Your assignment =
Find the word "Nature" in the material below and gather every line that contains it.

================================

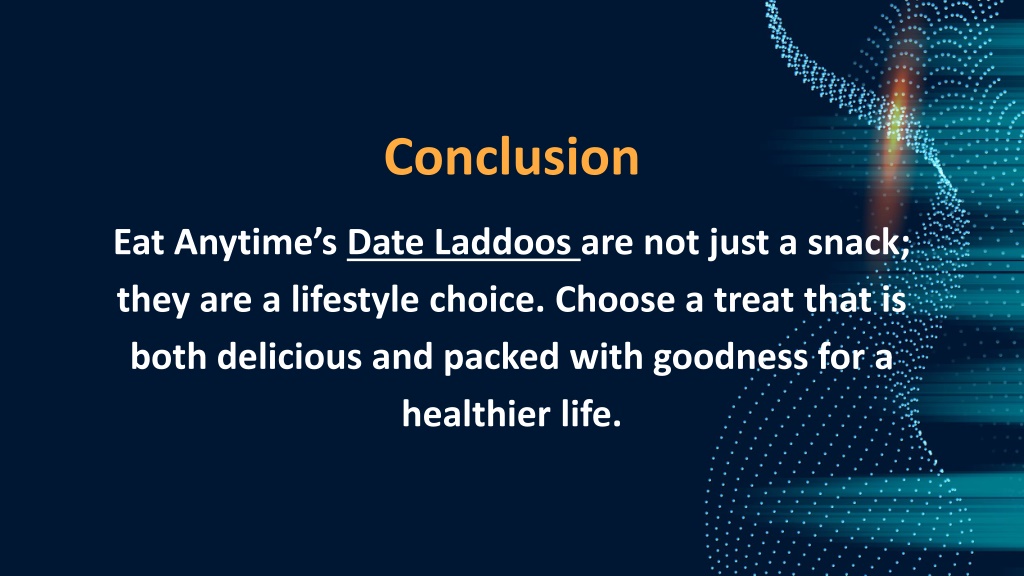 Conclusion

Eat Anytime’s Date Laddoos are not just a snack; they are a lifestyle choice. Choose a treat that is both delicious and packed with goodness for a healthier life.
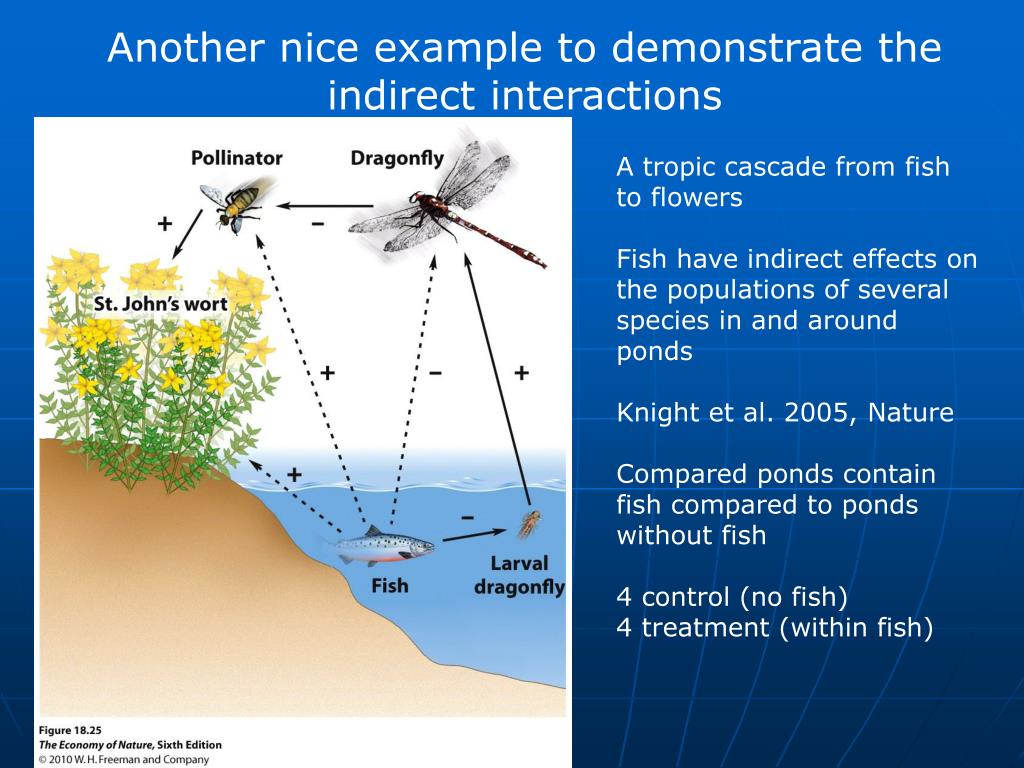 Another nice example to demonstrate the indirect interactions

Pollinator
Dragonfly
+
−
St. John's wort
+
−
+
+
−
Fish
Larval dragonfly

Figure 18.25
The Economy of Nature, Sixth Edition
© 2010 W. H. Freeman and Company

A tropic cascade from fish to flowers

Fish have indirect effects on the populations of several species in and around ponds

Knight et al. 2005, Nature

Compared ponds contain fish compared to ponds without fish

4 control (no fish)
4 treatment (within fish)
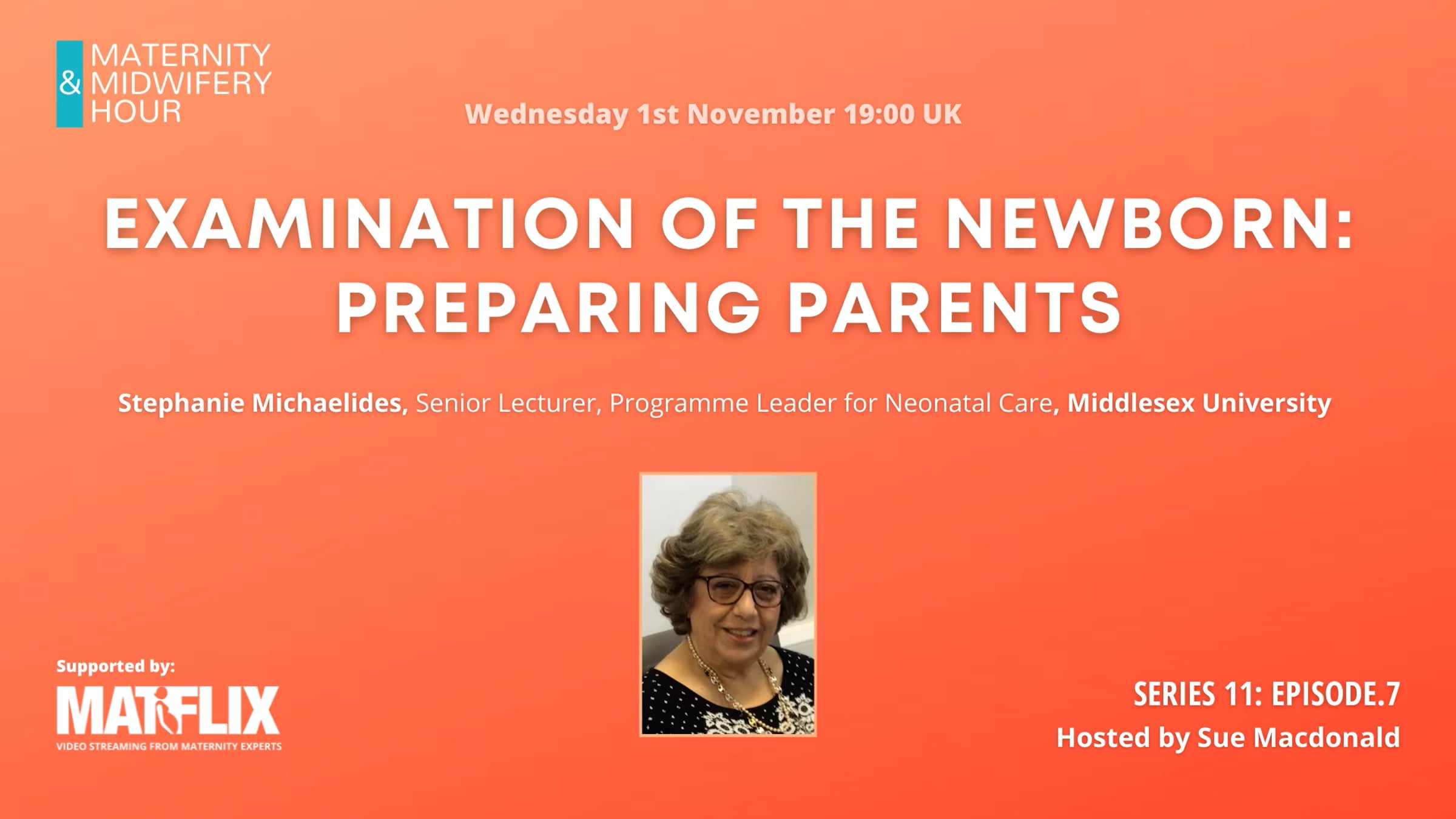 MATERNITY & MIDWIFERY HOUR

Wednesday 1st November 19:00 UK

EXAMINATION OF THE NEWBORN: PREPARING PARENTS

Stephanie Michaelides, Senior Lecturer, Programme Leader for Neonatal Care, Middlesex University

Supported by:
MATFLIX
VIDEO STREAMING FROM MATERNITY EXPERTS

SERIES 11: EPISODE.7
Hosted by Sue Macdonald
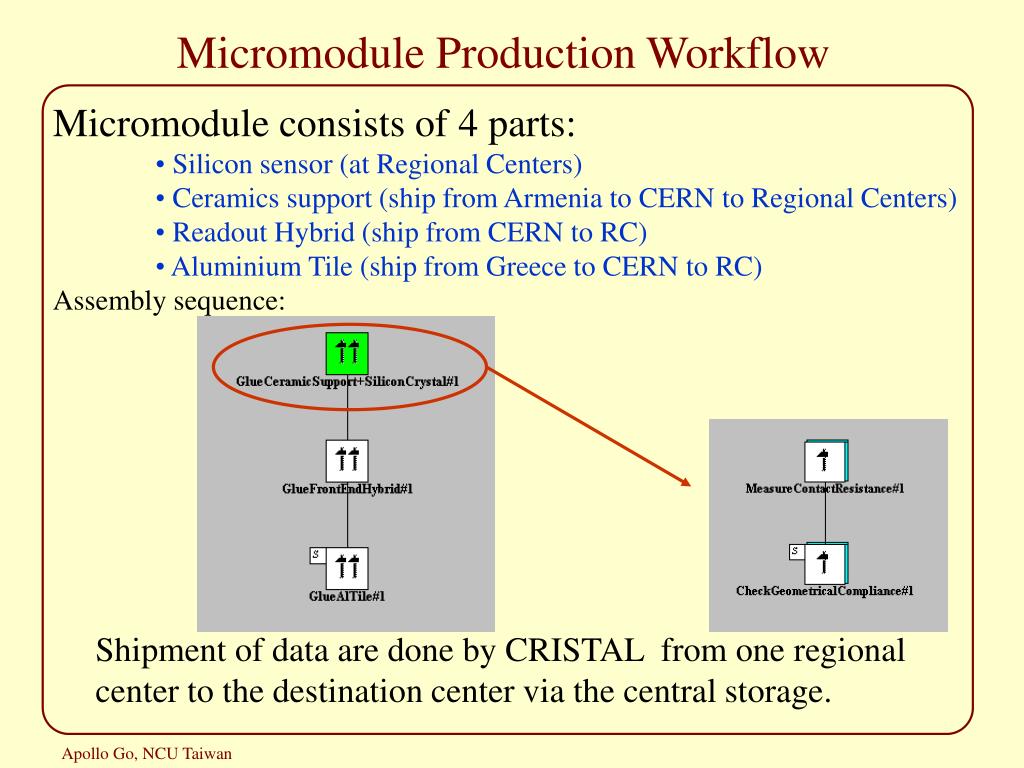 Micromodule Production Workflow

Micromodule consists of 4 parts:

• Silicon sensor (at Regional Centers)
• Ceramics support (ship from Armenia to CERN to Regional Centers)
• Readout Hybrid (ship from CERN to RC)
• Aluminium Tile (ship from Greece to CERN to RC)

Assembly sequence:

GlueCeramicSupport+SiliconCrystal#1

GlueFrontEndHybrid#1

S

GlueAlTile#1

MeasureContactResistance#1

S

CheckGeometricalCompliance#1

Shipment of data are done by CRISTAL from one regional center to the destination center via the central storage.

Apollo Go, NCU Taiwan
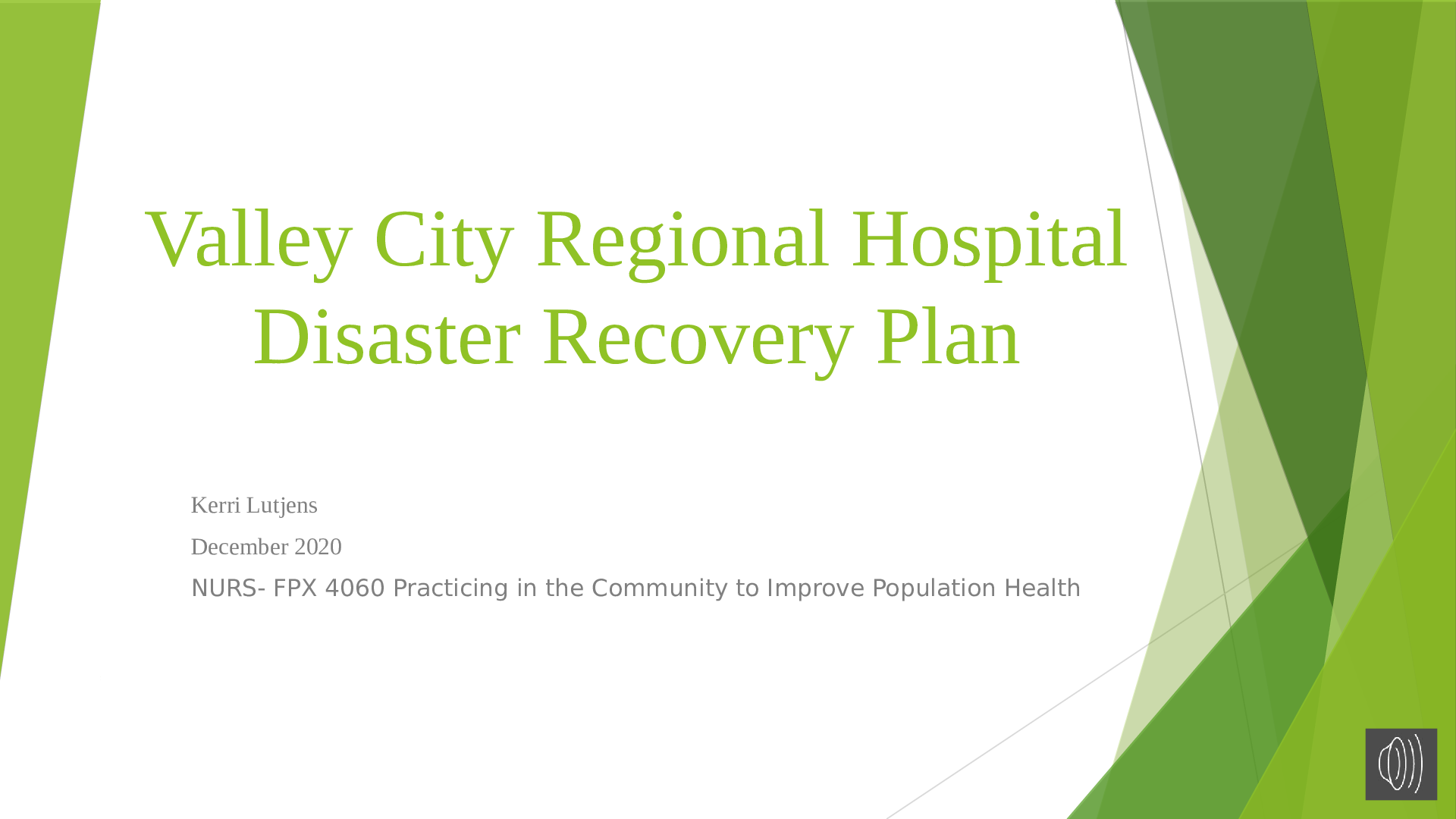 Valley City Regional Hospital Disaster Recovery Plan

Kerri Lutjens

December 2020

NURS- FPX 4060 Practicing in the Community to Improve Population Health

================================

Solution to this exercise =
The Economy of Nature, Sixth Edition
Knight et al. 2005, Nature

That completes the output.